[RECORD EXTRACTS Boundary: Start]
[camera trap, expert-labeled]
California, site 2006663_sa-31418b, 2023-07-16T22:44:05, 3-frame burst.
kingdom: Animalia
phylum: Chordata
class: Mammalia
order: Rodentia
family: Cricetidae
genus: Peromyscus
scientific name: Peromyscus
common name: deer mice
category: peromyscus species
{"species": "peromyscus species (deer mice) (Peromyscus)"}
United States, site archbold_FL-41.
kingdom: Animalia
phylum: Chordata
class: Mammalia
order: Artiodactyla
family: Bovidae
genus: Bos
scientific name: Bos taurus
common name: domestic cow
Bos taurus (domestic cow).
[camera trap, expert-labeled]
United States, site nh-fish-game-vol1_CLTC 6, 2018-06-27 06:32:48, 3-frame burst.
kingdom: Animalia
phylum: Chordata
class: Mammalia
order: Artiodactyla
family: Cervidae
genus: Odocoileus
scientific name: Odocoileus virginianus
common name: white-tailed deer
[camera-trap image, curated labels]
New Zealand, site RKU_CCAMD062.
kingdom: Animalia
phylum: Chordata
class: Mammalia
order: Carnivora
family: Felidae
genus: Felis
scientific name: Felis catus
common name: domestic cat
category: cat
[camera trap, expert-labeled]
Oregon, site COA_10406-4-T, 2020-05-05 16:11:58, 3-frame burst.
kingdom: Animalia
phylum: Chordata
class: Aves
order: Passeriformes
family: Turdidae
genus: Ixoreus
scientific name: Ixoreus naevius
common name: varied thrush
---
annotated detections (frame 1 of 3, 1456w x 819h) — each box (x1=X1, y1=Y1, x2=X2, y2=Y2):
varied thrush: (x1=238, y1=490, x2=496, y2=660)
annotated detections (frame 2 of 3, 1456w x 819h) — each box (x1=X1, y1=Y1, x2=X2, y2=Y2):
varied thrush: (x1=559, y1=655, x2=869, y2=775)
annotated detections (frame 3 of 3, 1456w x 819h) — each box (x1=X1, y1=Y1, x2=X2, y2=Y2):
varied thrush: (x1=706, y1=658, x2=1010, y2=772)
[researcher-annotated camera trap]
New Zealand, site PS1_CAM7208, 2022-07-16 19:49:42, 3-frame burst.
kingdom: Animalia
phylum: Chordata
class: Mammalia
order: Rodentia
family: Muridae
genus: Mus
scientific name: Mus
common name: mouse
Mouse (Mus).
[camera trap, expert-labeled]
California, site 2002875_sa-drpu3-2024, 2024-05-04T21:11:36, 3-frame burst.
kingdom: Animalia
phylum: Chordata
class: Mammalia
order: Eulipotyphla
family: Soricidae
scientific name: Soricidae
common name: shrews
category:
[RECORD EXTRACTS Boundary: End]
**HOW TO COMPLETE THIS TASK:** Transcribe, in full, each record that appears above.

**FINISHED TASK:**
[camera trap, expert-labeled]
California, site 2006663_sa-31418b, 2023-07-16T22:44:05, 3-frame burst.
kingdom: Animalia
phylum: Chordata
class: Mammalia
order: Rodentia
family: Cricetidae
genus: Peromyscus
scientific name: Peromyscus
common name: deer mice
category: peromyscus species
{"species": "peromyscus species (deer mice) (Peromyscus)"}
United States, site archbold_FL-41.
kingdom: Animalia
phylum: Chordata
class: Mammalia
order: Artiodactyla
family: Bovidae
genus: Bos
scientific name: Bos taurus
common name: domestic cow
Bos taurus (domestic cow).
[camera trap, expert-labeled]
United States, site nh-fish-game-vol1_CLTC 6, 2018-06-27 06:32:48, 3-frame burst.
kingdom: Animalia
phylum: Chordata
class: Mammalia
order: Artiodactyla
family: Cervidae
genus: Odocoileus
scientific name: Odocoileus virginianus
common name: white-tailed deer
[camera-trap image, curated labels]
New Zealand, site RKU_CCAMD062.
kingdom: Animalia
phylum: Chordata
class: Mammalia
order: Carnivora
family: Felidae
genus: Felis
scientific name: Felis catus
common name: domestic cat
category: cat
[camera trap, expert-labeled]
Oregon, site COA_10406-4-T, 2020-05-05 16:11:58, 3-frame burst.
kingdom: Animalia
phylum: Chordata
class: Aves
order: Passeriformes
family: Turdidae
genus: Ixoreus
scientific name: Ixoreus naevius
common name: varied thrush
---
annotated detections (frame 1 of 3, 1456w x 819h) — each box (x1=X1, y1=Y1, x2=X2, y2=Y2):
varied thrush: (x1=238, y1=490, x2=496, y2=660)
annotated detections (frame 2 of 3, 1456w x 819h) — each box (x1=X1, y1=Y1, x2=X2, y2=Y2):
varied thrush: (x1=559, y1=655, x2=869, y2=775)
annotated detections (frame 3 of 3, 1456w x 819h) — each box (x1=X1, y1=Y1, x2=X2, y2=Y2):
varied thrush: (x1=706, y1=658, x2=1010, y2=772)
[researcher-annotated camera trap]
New Zealand, site PS1_CAM7208, 2022-07-16 19:49:42, 3-frame burst.
kingdom: Animalia
phylum: Chordata
class: Mammalia
order: Rodentia
family: Muridae
genus: Mus
scientific name: Mus
common name: mouse
Mouse (Mus).
[camera trap, expert-labeled]
California, site 2002875_sa-drpu3-2024, 2024-05-04T21:11:36, 3-frame burst.
kingdom: Animalia
phylum: Chordata
class: Mammalia
order: Eulipotyphla
family: Soricidae
scientific name: Soricidae
common name: shrews
category:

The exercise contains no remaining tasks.